--- Excerpt ---
........

It is very concerning to read in this article that Liberal Party leader, Malcolm Turnbull, has said that “certainly, the reintroduction of temporary protection visas (TPVs) should be high on the agenda.” Even if you couldn’t care less about refugees, bringing back TPVs is the last thing we should be doing.
Mind you, while Kevin Rudd’s comment in the same article that “The question of calibrating the country’s response to the assets that we need in the air-sea gap to our north — that is where the critical business lies” doesn’t leave me as concerned, it does leave me totally confused about what he is saying.
No matter what your view on refugees and asylum seekers, the first thing everyone should recognise is that there are no simple solutions. The UNHCR estimates that at the end of 2007, there were over 11 million refugees around the world and 26 million people affected by conflict-induced internal displacement. Unless someone can find a way to bring about that elusive goal of world peace, no combination of ‘solutions’ will ever eliminate the problem.
The second thing to recognise is that, however much of a problem anyone living in an industrialised country may believe refugees to be, you can be certain the refugees themselves find it a much much bigger problem.
But whatever the answers might be to reducing the need for refugees to risk their lives by getting on a boat to Australia, one ‘solution’ which we know for sure doesn’t work is Temporary Protection Visas.
The evidence is clear. From soon after Temporary Protection Visas were introduced in November 1999, the numbers of refugees arriving in boats increased dramatically. An even bigger problem was that the proportion of women and child in the dangerous boats also increased dramatically – a direct result of the enforced family separation inherent in TPVs, which prohibited refugees from being able to sponsor their families to Australia, and also prevented them from leaving to country to visit (or in many cases, to search for) their wives and children. A tragic example of this is the composition of the 353 dead from the sinking of the SIEV X – 146 children, 142 women, 65 men.
Even if you wish to ignore the enormous stress and uncertainty which TPVs created for refugees in Australia, the fact is that TPVs were also totally counter-productive for the Australian economy and community. By increasing the trauma experienced by refugees, impeding their ability to access support, training and even English language classes, and creating enormous uncertainty about their future, it made it far harder for them to properly settle and integrate into our society and workforce – harming our productivity and increasing the cost to the taxpayer.
Asylum seekers arriving by boat are not a ‘security’ issue in any logical sense of the term. In the 2007-08 financial year, close to 12 million people arrived in Australia from overseas for one reason or another. Almost none of them would have had their health, security and personal histories examined more closely than asylum seekers arriving by boat. Asylum seekers do not try to sneak into the country undetected, they announce themselves on arrival to ask for protection, so they do not ‘threaten our borders’ in any meaningful sense of the term.
It also wouldn’t hurt to remind ourselves that many things about refugees settling in Australia are a benefit to us, not a “problem”. There is plenty of evidence to show that refugees of all types have provided long-term economic and social gains to our country, even without measuring some of the more intangible benefits that derive from goodwill and from in-depth knowledge of languages, cultures and experiences from parts of the world that are foreign to most other Australians.

........

--- Data listing ---
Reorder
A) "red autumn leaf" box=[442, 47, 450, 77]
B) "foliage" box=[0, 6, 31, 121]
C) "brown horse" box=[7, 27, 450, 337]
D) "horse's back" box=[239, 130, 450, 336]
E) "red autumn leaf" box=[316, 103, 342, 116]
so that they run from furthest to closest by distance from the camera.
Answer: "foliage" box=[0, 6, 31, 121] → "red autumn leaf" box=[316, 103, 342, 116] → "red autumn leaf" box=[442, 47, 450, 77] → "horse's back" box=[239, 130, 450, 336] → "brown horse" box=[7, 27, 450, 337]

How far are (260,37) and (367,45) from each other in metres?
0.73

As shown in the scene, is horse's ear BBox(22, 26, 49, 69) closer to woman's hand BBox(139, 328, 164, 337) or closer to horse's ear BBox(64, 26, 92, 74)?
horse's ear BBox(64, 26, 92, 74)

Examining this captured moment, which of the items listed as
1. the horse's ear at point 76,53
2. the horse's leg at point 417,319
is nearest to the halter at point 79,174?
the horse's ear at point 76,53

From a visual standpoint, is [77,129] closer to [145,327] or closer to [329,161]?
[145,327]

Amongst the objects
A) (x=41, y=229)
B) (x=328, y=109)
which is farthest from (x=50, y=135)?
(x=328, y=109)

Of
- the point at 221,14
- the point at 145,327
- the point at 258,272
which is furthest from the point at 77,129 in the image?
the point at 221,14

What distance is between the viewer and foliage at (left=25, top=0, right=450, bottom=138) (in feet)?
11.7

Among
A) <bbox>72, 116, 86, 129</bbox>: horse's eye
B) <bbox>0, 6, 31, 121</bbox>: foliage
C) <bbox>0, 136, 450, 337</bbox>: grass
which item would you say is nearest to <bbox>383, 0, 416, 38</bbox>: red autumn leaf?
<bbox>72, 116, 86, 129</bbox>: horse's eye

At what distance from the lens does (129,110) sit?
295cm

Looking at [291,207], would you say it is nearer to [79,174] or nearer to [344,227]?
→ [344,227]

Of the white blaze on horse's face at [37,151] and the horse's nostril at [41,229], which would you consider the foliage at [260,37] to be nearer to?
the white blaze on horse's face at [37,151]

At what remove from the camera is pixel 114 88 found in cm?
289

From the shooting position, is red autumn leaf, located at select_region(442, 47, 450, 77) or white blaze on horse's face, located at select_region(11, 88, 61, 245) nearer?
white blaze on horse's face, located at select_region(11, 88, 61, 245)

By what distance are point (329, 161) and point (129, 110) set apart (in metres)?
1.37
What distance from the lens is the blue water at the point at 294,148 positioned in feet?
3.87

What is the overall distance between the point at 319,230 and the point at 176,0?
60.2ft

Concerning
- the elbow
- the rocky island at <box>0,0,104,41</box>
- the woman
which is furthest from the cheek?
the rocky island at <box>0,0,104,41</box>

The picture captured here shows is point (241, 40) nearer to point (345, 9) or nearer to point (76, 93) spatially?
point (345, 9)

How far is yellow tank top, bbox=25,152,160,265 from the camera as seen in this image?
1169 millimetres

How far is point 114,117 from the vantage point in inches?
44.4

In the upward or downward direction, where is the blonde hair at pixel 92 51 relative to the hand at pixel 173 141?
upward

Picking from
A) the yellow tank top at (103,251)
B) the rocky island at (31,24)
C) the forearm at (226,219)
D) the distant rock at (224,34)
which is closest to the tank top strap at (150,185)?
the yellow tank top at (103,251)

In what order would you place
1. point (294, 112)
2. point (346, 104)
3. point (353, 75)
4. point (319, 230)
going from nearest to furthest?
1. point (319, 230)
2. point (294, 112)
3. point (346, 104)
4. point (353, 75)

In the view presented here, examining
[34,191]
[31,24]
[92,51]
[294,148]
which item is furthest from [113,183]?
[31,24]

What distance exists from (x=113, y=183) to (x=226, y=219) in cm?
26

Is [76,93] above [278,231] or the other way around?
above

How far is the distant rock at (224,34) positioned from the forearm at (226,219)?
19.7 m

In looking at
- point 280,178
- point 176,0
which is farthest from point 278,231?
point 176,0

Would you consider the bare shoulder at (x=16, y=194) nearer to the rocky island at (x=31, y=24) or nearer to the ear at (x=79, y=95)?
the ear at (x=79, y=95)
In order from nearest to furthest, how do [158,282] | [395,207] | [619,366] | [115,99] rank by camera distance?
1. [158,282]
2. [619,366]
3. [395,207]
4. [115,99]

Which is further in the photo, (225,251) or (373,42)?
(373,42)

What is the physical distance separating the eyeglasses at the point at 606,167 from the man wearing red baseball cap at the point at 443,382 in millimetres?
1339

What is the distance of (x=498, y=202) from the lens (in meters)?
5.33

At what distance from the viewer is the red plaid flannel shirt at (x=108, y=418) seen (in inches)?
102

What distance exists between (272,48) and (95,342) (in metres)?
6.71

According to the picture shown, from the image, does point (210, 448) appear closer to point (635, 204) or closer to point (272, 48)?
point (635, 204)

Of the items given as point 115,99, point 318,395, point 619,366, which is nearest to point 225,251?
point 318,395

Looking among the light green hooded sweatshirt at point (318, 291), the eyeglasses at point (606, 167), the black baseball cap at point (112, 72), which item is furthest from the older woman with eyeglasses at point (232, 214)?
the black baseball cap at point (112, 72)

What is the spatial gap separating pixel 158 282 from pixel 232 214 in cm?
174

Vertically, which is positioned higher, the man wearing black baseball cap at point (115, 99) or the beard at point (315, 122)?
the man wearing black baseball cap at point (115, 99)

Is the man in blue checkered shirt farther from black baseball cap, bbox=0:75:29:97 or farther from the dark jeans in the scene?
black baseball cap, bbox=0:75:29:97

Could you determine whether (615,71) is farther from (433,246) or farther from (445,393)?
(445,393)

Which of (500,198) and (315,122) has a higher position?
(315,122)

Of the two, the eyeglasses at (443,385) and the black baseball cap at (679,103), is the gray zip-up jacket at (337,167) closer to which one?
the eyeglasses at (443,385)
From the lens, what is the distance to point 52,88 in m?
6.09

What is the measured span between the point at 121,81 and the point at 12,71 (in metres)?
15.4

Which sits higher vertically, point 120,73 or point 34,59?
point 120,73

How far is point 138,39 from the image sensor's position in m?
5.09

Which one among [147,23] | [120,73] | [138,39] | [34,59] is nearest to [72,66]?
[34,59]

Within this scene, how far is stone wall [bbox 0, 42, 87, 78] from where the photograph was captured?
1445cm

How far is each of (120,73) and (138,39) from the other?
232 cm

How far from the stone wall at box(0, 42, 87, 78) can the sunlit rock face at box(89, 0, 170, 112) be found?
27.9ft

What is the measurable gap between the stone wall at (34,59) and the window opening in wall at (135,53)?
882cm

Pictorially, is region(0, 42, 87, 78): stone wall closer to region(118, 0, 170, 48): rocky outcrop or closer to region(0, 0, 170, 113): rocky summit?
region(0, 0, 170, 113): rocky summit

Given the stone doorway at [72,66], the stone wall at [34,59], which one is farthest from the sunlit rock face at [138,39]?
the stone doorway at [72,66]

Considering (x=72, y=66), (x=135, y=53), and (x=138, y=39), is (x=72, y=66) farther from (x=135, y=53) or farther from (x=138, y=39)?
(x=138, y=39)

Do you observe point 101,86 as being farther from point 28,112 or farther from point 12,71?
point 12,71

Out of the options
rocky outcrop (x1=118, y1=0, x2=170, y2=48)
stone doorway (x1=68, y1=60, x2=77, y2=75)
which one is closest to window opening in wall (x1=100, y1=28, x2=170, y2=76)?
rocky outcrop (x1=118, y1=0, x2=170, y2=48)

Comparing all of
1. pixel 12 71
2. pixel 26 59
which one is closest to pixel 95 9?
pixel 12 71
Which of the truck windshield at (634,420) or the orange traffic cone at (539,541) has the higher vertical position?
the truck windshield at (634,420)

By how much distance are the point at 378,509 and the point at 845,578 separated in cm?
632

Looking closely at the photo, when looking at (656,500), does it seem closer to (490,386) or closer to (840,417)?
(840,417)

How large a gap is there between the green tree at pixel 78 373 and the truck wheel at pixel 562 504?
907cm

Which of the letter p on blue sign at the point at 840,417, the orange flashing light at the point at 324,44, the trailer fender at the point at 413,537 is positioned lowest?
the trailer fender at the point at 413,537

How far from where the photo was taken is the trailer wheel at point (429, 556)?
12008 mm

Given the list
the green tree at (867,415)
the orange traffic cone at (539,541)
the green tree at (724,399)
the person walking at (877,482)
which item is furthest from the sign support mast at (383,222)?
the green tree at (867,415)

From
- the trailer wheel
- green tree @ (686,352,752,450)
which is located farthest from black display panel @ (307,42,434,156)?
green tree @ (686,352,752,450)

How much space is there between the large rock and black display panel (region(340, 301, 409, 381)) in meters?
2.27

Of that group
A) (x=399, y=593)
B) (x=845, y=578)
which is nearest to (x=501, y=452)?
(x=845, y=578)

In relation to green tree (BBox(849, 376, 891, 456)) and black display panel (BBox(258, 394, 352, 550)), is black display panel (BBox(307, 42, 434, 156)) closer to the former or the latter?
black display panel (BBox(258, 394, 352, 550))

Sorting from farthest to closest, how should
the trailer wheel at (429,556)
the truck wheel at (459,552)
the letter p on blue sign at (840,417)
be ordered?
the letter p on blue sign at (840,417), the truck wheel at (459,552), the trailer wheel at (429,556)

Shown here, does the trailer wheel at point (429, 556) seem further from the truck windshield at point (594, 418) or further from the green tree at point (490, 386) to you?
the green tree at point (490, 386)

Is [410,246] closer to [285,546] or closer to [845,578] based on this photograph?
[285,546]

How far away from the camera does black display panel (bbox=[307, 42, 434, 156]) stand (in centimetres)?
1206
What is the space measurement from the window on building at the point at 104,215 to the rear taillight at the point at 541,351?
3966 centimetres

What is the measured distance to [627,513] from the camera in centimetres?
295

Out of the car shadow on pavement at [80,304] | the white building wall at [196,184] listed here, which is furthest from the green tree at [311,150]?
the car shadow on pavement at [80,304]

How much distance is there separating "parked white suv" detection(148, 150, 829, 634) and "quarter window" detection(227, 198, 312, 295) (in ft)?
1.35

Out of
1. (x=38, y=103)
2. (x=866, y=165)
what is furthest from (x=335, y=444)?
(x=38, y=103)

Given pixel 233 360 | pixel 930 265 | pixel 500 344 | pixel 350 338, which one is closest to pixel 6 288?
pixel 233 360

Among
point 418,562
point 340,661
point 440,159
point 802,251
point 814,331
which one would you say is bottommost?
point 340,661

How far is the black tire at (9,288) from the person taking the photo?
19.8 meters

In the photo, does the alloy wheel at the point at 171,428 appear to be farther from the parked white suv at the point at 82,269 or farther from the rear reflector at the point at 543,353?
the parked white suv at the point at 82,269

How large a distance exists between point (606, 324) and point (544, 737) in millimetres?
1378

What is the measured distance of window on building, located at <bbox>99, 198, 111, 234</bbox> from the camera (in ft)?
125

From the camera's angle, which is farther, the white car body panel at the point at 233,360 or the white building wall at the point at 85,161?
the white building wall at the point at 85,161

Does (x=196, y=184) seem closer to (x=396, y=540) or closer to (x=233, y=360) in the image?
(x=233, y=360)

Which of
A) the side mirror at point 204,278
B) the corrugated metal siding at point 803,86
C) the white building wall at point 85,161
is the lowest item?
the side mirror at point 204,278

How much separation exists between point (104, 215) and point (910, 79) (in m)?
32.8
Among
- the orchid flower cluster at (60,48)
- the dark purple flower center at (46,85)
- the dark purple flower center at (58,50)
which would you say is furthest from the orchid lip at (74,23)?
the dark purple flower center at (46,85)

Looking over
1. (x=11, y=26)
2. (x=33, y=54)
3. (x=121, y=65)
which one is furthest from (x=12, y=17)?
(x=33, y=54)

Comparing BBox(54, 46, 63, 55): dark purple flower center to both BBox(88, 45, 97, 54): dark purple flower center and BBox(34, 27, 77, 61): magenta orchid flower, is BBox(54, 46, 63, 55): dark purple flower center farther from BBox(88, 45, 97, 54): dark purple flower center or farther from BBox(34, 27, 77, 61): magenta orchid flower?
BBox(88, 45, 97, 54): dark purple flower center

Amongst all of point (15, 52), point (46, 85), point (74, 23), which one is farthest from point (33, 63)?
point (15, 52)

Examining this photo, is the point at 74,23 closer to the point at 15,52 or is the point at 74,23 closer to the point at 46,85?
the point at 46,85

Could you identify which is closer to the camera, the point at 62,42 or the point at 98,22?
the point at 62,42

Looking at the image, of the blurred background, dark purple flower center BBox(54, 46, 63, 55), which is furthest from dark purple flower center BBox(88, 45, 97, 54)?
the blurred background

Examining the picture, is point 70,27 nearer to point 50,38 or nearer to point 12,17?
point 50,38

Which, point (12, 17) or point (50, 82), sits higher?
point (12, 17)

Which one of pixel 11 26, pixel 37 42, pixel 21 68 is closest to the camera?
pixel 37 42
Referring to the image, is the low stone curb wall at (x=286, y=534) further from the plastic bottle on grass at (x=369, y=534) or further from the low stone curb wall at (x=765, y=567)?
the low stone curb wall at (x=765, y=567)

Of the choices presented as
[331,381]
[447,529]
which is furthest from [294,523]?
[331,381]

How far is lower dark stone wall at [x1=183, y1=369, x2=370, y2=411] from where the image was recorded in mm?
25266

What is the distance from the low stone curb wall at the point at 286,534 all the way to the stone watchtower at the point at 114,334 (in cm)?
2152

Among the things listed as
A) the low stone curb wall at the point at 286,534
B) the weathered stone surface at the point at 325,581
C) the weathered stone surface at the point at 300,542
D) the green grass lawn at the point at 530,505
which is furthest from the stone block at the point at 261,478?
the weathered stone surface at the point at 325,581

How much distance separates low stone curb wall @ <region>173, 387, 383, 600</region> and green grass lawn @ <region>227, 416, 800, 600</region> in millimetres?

........

--- Exercise task ---
Answer these from the article on temporary protection visas:
(a) How many refugees does the UNHCR estimate there were around the world at the end of 2007?
(b) In what month and year were Temporary Protection Visas introduced?
(c) About how many people arrived in Australia from overseas in the 2007-08 financial year?

--- Task solution ---
(a) Over 11 million.
(b) November 1999.
(c) Close to 12 million.